How do I find a root of $A^2$? How do I find a $3\times 3$ matrix $A$ whose first two diagonal entries are positive and  $A^2= \begin{bmatrix} 13&9&-9 \\ 0&4&0 \\ 12&12&-8 \end{bmatrix}$?
I tried various ways, but I'm still stuck. This problem is supposed to be solved in 3-5mins, so there must be a point I'm missing.
Some hints please.

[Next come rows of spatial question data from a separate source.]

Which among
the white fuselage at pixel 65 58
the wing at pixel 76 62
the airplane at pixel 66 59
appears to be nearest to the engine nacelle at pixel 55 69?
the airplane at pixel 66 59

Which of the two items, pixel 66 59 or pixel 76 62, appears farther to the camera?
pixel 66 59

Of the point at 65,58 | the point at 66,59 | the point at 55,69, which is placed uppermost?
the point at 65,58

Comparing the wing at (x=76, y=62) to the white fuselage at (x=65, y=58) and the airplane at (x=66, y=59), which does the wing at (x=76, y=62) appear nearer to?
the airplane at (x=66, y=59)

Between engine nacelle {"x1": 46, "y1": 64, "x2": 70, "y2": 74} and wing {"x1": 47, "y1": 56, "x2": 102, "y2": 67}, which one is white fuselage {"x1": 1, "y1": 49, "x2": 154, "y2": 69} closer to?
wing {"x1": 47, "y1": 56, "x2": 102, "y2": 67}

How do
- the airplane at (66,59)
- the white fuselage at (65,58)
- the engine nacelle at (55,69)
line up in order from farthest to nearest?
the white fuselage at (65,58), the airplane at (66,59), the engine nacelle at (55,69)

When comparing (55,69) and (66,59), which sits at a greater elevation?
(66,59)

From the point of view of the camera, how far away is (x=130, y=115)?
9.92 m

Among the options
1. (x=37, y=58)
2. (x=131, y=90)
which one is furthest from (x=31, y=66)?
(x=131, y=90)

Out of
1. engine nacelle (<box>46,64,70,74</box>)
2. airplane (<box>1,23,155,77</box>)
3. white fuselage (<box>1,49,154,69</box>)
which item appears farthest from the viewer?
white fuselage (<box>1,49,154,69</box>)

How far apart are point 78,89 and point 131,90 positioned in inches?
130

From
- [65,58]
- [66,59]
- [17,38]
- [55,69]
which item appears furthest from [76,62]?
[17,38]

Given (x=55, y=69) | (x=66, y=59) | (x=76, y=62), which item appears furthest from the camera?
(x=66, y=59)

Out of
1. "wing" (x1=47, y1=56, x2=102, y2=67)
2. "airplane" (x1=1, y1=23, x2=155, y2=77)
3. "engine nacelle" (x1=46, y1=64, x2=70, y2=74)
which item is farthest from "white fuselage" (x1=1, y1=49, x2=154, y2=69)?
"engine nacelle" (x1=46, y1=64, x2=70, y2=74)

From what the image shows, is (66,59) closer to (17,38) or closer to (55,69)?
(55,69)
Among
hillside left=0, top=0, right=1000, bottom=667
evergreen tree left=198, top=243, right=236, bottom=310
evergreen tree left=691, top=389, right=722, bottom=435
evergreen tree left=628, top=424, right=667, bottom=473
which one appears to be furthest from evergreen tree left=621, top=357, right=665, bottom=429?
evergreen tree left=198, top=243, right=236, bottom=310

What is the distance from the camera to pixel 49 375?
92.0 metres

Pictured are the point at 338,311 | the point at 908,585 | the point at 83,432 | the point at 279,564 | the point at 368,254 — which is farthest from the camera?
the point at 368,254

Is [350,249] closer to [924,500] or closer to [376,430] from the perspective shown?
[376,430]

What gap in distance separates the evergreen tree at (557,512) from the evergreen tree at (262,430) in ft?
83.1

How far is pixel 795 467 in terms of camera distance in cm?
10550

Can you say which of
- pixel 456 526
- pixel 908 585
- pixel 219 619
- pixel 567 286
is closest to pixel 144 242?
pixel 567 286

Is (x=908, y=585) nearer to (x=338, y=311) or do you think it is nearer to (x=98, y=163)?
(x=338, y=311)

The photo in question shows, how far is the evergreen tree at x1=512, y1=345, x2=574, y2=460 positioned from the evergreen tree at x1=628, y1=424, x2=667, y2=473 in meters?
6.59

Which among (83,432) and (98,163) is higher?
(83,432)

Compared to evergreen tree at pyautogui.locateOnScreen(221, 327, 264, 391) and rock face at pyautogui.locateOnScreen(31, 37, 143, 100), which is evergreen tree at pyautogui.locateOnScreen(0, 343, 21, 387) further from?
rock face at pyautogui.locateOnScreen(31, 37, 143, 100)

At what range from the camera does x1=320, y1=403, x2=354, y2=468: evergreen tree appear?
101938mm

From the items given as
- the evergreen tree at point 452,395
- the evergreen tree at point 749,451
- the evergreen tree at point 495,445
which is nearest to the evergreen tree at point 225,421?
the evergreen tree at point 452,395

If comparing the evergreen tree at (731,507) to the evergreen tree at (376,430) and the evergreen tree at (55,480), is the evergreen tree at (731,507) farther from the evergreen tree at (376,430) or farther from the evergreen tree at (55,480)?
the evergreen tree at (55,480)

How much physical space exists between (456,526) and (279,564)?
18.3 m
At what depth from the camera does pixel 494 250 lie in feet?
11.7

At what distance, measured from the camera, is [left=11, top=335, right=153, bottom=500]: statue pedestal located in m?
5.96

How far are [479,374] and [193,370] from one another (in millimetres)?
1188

Thank you in advance.
 A: To generalise on the comment by Rudy the Reindeer: of course not all matrices $A\in \mathbb R^{n\times n}$ or $A\in\mathbb C^{n\times n}$ have square roots, but if $A$ has a square root, the following might help you.


*

*If $A$ is already a diagonal matrix with only positive entries, we are done as we then have $$A=\operatorname{diag}(a_1,\dots a_n)=\operatorname{diag}(\sqrt{a_1},\dots\sqrt{a_n})\cdot\operatorname{diag}(\sqrt{a_1},\dots \sqrt{a_n})=\sqrt{A}\cdot\sqrt{A}.$$ The root is not unique, as for each entry we can choose between $\pm\sqrt{a_i}$, thus we obtain $2^n$ different possible roots. If any entry $a_i$ is negative, we can find a complex root of $A$; $A$ still might have a real root, but in this case it won't be a diagonal matrix e.g. $$\begin{pmatrix} -1 & 0 \\ 0 & -1 \end{pmatrix} = \begin{pmatrix} 0 & 1 \\ -1 & 0 \end{pmatrix}^2.$$

*If we can diagonalise $A$, we can use the solution from the first case: $$A=TDT^{-1}=T\sqrt{D}\sqrt{D}T^{-1}=\left(T\sqrt{D}T^{-1}\right)\left(T\sqrt{D}T^{-1}\right).$$ Agin we get $2^n$ different possible roots and might be facing complex roots.

*If we can't diagonalise $A$ and we allow the use of complex numebrs, we can find the Jordan Matrix $J$ with $A=TJT^{-1}$ and $J=\operatorname{diag}(J_1,\dots J_k)$, where $J_i$ denote the Jordan block $$J_i=\begin{pmatrix} \lambda_i & 1 & 0 & \dots & 0 \\ 0 & \lambda_i & 1 & \dots & 0 \\ \vdots & \ddots & \ddots & \dots & \vdots \\ 0 & 0 & \dots & \lambda_i & 1 \\ 0 & 0 &\dots & 0 &\lambda_1 \end{pmatrix}.$$ This again allows us to write $$A=TJT^{-1}=TJ^{\frac{1}{2}}T^{-1}=\left(TJ^{\frac{1}{2}}T^{-1}\right)\left(TJ^{\frac{1}{2}}T^{-1}\right),$$ where we get $J^{\frac{1}{2}}$ by taking the root of each Jordan block. For taking the root of a Jordan block $J_i$ we first look at $f(J_i)$ with $f(x)=x^{\beta},~\beta>0$. Let $l$ be the size of $J_i$, then: $$f(J_i)=\begin{pmatrix} f(\gamma_i) & \frac{1}{1!}f'(\gamma_i) & \dots & \frac{1}{(l-1)!}f^{(l-1)}(\gamma_i) \\ 0 & f(\gamma_i) & \ddots & \vdots \\ \vdots & \ddots & \ddots & \frac{1}{1!}f'(\gamma_i) \\ 0 & \dots & 0 & f(\gamma_i)\end{pmatrix}=\begin{pmatrix} a_{i,1} & a_{i,2} & \dots & a_{i,l-1} \\ 0 & a_{i,1} & \ddots & \vdots \\ \vdots & \ddots & \ddots & a_{i,2} \\ 0 & \dots & 0 & a_{i,1}\end{pmatrix}.$$ Thus we have $$a_{i,j}=\frac{\Gamma\left(\beta +1\right)\gamma_i^{\beta-j}}{\Gamma\left(j+1\right)\Gamma\left(\beta-j+1\right)}.$$ Now let $\beta=\dfrac{1}{2}$ to get $\displaystyle J_i^{\frac{1}{2}}$.
The third method only works for $\gamma_i\neq 0$. If we have $\gamma_i=0$ and $l>1$ there doesn't exist a root for the Jordan block $J_i$.